GROUP BY without the key in the resulting bag

I have:
a b
a c
a d
and I would like to generate:
a, {(b),(c),(d)}
Doing this by using GROUP results in:
a, {(a,b),(a,c),(a,d)}
How do I get rid of the first field in the bag?
Thanks.
There is no option to do this in GROUP. You'll have to project that column out in a FOREACH.
-- DESCRIBE A ;
-- A: {c1: chararray, c2: chararray}
-- DUMP A ;
-- a b
-- a c
-- a d
B = GROUP A BY c1 ;
C = FOREACH B GENERATE group AS c1, A.c2 AS grpd_c2 ;
In cases where I have to do this I generally use this way for brevity:
D = FOREACH (GROUP A BY c1)
GENERATE group AS c1, A.c2 AS grpd_c2 ;
(Also, this way helps to remind me to not to use B.c2)
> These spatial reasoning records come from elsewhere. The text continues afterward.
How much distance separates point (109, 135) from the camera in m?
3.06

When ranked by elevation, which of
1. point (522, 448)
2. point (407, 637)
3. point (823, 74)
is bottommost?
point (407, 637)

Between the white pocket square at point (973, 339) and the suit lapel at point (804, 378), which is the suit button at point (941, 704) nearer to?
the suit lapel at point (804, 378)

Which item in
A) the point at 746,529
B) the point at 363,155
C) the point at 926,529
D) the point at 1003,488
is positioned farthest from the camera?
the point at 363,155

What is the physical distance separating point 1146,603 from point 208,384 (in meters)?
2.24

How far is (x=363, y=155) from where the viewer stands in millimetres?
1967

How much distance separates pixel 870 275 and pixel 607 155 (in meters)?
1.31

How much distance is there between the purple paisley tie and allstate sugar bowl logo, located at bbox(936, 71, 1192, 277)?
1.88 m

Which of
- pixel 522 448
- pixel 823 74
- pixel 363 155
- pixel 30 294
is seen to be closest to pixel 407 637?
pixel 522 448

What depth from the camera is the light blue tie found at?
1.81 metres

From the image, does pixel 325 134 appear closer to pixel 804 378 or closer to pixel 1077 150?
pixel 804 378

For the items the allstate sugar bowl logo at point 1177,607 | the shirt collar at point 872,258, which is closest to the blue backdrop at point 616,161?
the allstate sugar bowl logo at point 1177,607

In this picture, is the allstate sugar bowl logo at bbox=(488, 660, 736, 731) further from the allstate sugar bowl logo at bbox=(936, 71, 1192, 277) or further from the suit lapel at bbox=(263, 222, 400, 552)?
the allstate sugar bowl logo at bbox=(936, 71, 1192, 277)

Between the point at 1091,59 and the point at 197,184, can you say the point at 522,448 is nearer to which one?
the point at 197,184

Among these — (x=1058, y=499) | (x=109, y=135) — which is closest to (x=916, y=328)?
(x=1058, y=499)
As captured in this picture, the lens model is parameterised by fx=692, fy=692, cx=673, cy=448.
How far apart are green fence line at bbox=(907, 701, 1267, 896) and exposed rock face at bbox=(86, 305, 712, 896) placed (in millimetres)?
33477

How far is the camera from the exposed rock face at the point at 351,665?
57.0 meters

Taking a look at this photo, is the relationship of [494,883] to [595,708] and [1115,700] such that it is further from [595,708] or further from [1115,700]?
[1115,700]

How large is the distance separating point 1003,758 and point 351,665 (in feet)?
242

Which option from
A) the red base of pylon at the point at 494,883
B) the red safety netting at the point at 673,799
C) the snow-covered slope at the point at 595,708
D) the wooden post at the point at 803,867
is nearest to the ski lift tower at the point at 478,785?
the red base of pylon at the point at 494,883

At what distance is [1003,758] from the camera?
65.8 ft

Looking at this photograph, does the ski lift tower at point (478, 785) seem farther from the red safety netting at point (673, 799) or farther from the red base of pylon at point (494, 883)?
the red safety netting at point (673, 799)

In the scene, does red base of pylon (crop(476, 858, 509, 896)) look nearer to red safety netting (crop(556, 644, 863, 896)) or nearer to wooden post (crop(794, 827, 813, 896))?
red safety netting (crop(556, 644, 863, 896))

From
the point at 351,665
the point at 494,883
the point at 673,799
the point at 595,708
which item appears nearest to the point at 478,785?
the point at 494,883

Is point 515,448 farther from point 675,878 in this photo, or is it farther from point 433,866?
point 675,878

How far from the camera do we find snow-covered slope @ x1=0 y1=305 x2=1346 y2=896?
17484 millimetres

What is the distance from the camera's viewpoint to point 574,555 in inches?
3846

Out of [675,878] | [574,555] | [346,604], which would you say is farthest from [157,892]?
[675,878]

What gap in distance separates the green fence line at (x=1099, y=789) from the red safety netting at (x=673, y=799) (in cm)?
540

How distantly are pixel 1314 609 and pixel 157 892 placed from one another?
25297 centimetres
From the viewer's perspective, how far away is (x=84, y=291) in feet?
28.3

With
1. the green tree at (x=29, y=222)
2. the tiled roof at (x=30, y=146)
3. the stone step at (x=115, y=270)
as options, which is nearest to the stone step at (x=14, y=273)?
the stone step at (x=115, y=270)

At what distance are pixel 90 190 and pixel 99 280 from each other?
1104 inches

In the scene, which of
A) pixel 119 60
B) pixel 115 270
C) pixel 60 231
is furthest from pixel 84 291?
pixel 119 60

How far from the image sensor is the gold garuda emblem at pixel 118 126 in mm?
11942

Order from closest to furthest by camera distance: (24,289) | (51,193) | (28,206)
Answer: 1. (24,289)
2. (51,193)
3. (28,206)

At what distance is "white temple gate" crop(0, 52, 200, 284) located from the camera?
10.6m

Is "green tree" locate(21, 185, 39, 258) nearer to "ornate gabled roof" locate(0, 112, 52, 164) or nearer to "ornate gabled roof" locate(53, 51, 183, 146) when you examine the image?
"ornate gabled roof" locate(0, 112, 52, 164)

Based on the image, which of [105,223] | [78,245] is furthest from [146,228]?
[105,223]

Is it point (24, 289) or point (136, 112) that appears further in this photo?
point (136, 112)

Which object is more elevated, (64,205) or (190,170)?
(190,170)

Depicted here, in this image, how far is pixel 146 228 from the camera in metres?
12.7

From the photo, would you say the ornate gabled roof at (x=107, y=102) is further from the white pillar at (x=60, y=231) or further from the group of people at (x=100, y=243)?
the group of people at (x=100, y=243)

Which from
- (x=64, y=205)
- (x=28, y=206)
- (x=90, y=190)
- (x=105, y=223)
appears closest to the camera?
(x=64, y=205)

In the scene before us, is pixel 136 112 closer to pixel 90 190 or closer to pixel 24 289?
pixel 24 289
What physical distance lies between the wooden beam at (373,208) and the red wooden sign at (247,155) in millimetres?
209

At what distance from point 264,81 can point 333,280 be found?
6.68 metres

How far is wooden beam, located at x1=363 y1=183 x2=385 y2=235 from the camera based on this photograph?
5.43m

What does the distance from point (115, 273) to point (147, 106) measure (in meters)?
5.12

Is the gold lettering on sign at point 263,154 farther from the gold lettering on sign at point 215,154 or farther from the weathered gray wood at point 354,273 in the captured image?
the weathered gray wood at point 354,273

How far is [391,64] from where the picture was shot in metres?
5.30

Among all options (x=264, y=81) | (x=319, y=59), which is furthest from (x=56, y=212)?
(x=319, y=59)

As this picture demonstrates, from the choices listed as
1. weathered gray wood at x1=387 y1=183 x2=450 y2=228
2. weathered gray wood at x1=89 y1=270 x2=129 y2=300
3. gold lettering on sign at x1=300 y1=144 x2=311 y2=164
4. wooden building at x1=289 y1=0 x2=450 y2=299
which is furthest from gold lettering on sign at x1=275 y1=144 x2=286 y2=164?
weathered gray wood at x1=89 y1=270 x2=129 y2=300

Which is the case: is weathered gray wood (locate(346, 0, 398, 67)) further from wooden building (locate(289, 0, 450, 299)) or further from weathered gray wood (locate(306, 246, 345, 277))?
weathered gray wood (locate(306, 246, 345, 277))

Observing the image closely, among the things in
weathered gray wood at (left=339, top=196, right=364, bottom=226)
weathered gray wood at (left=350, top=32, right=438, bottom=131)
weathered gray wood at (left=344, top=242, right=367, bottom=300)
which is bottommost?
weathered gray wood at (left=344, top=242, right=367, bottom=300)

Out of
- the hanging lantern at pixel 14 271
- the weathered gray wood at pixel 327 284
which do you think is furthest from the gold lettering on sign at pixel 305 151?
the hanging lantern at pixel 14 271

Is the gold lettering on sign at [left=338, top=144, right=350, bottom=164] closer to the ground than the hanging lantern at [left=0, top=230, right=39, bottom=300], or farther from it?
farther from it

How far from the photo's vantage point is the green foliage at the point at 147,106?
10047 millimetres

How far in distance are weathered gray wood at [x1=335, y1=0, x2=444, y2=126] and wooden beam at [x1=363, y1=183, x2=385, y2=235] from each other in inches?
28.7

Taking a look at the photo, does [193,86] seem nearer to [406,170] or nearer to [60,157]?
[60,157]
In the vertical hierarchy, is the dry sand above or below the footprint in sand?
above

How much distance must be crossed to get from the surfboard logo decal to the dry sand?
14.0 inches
The key is A.c2 which returns a bag with only the c2 column from the original bag. If, for example, you had 3 fields (c1, c2, c3) you would use A.(c2, c3) instead.
B = GROUP A BY c1 ;
If you have more fields, it will be something like this:
C = FOREACH B GENERATE group AS c1, A.(c2,....);